▶ Trecho de origem
Mário disse que não sabia se conhecia ou não Julieta, afirmando que não se recordava de ter prestado informações à acusada. Essas afirmações não devem ser levadas em consideração, pois foi ele quem concedeu o benefício no mesmo dia da entrada do requerimento, sem tomar as cautelas que seriam inerentes a sua atuação, apesar das irregularidades visíveis. Dessa forma, resta evidente a participação de Mário na fraude perpetrada.
A denunciada Julieta mencionou, em seu interrogatório, que "foi alguém lá" que disse que tinha idade e podia ir ao INSS com as notas de produtor, não sabe dizer quem. A ré alegou desconhecer o ex-servidor do INSS Mário Jorge Leite, negando ter sido a responsável pela fraude perpetrada e pela confecção dos documentos falsos que instruíram seu pedido de benefício previdenciário. Entretanto, as provas carreadas aos autos demonstram que o benefício era indevido e foi concedido rapidamente pelo réu Mário, apesar das diversas irregularidades anteriormente relatadas.
Ressalte-se que a sentença foi confirmada em exame recursal (AC 0000834-28.2009.404.7214/SC), quanto à materialidade e autoria do delito, tendo sido declarada apenas a prescrição da pretensão punitiva. O acórdão transitou em julgado em 24.5.2013.
No presente caso, restou caracterizada a má-fé do autor e a evidente intenção em fraudar a Previdência Social, mediante manipulação ou inserção de dados falsos nos sistemas do INSS, a fim de obter proveito para outrem (concessão da aposentadoria). Do citado acima destacam-se:
a) para a habilitação do benefício foi criado um NIT (número de identificação do trabalhador) de segurado especial registrado sob n. 1.164.050.881-8 para a identificação da beneficiária Julieta (fls. 41-42), o que impediu a importação dos períodos de atividade urbana do NIT 1.142.331.292-3, o qual existia em nome da empresária Julieta Scodro Breda (fls. 39-40 e 44-45);
b) apresentação de notas fiscais com datas adulteradas, sem registro de produtor, moedas inexistentes nas datas de emissão apontadas, não conferidas pelo servidor Mario Jorge Leite;
c) a habilitação do benefício e o despacho concessório ocorreram com extraordinária celeridade em 17.5.2001 (fls. 5, 31 e 58) e o primeiro pagamento foi recebido em 8.6.2001 (fl. 62). Observa-se que Mário Jorge Leite (matrícula 0899996) assinou o documento de fl. 31 e no documento de fl. 58 aparece o número de sua matrícula como servidor responsável pela inclusão do benefício previdenciário.

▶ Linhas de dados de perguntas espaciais
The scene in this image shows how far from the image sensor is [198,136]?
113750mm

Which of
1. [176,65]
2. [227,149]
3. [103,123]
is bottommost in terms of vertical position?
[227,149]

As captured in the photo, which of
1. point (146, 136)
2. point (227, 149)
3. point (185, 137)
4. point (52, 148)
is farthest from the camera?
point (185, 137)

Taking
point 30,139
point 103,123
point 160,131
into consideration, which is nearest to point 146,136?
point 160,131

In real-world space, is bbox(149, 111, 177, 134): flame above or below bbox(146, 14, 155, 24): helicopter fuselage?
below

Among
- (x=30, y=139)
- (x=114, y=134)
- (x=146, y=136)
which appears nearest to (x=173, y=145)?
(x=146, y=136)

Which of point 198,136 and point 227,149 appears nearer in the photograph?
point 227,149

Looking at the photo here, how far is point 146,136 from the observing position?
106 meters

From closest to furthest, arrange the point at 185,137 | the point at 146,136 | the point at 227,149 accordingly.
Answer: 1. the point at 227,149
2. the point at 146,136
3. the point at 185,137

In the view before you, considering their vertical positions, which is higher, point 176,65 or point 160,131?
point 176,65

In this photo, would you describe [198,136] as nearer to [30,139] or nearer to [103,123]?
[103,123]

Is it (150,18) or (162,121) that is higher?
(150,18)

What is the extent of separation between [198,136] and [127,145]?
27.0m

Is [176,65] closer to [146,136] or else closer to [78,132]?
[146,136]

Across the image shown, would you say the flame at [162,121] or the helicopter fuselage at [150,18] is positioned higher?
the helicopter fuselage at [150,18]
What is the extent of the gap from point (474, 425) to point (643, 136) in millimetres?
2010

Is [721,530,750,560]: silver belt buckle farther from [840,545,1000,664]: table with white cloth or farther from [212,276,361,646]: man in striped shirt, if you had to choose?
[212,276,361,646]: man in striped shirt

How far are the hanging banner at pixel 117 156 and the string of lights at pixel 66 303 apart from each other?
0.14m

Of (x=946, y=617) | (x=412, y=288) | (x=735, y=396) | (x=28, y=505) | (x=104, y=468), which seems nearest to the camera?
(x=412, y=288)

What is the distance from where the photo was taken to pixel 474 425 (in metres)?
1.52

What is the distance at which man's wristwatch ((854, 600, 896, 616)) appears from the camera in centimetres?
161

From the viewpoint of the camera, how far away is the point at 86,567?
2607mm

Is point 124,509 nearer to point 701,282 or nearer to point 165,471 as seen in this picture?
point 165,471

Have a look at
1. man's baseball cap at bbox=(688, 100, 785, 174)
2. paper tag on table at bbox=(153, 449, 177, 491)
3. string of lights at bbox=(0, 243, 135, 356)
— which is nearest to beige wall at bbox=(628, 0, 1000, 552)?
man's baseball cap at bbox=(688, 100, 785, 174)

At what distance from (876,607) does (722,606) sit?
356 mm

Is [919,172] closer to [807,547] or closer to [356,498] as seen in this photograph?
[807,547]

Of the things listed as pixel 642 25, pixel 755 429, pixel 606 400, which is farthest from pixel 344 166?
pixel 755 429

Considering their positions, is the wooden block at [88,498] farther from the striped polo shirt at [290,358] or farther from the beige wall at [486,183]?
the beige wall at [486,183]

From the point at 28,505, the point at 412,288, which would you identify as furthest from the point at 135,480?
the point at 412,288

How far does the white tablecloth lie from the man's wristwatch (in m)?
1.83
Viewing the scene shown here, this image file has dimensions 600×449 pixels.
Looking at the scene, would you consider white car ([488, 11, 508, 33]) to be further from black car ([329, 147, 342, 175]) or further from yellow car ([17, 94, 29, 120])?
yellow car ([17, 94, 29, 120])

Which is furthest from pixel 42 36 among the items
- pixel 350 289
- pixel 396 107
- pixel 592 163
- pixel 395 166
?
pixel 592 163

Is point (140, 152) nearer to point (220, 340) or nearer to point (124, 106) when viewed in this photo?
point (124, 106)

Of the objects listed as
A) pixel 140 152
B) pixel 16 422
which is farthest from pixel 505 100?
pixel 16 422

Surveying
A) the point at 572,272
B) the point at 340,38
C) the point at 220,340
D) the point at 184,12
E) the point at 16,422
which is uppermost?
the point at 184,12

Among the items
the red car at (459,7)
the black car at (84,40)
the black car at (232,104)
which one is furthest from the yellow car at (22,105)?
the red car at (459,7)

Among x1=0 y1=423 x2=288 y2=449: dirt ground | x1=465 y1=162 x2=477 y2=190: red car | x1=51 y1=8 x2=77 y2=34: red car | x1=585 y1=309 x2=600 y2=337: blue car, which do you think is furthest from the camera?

▶ Exercícios
1 - De acordo com o trecho sobre a fraude no INSS, em que data o acórdão transitou em julgado?
2 - Informe cada linha das entradas em que aparece a palavra "baseball".
O trecho e as entradas são materiais independentes entre si.

▶ Respostas
1 - Em 24.5.2013.

2 -
1. man's baseball cap at bbox=(688, 100, 785, 174)
man's baseball cap at bbox=(688, 100, 785, 174)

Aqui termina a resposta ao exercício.